### Problem requirements
Show every line of the material below that contains the word "lower", copied in full. Case counts.
** begin **
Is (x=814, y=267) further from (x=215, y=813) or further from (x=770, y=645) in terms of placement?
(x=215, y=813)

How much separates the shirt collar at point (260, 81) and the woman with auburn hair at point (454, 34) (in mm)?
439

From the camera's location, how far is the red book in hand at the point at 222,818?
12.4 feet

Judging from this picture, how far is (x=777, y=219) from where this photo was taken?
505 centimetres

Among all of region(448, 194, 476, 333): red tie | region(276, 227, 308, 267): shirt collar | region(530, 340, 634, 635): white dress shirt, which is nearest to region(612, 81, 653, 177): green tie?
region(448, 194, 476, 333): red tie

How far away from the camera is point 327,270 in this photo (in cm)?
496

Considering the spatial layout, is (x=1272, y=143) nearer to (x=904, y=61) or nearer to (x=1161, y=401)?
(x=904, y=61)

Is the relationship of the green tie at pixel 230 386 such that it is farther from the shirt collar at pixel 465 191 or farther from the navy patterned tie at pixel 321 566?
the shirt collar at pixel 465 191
** end **
** begin **
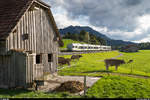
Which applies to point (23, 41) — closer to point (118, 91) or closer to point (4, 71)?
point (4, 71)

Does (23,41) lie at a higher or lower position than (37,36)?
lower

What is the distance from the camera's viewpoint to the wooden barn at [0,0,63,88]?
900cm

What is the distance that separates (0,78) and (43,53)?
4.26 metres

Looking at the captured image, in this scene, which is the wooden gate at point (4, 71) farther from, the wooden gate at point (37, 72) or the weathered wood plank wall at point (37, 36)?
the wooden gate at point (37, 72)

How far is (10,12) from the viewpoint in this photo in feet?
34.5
** end **
** begin **
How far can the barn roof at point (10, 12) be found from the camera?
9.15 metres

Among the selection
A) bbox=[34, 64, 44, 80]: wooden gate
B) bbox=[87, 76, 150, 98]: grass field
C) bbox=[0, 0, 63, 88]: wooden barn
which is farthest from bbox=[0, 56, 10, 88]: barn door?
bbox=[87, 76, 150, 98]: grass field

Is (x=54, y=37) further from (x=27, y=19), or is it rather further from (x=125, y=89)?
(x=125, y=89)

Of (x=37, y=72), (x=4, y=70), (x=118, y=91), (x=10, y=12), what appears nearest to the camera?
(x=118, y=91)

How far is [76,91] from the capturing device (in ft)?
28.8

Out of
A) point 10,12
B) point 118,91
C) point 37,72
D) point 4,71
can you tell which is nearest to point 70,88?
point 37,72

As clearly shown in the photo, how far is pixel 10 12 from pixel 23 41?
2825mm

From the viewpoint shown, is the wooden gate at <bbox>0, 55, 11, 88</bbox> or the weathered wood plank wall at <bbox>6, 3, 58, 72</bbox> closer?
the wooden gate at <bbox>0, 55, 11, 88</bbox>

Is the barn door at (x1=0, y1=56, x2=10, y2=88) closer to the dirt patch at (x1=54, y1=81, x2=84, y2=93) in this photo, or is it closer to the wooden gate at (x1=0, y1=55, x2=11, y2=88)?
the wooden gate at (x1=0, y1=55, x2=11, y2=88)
** end **
### Result for this exercise
Does (23,41) lie at a higher or lower position than (37,36)?
lower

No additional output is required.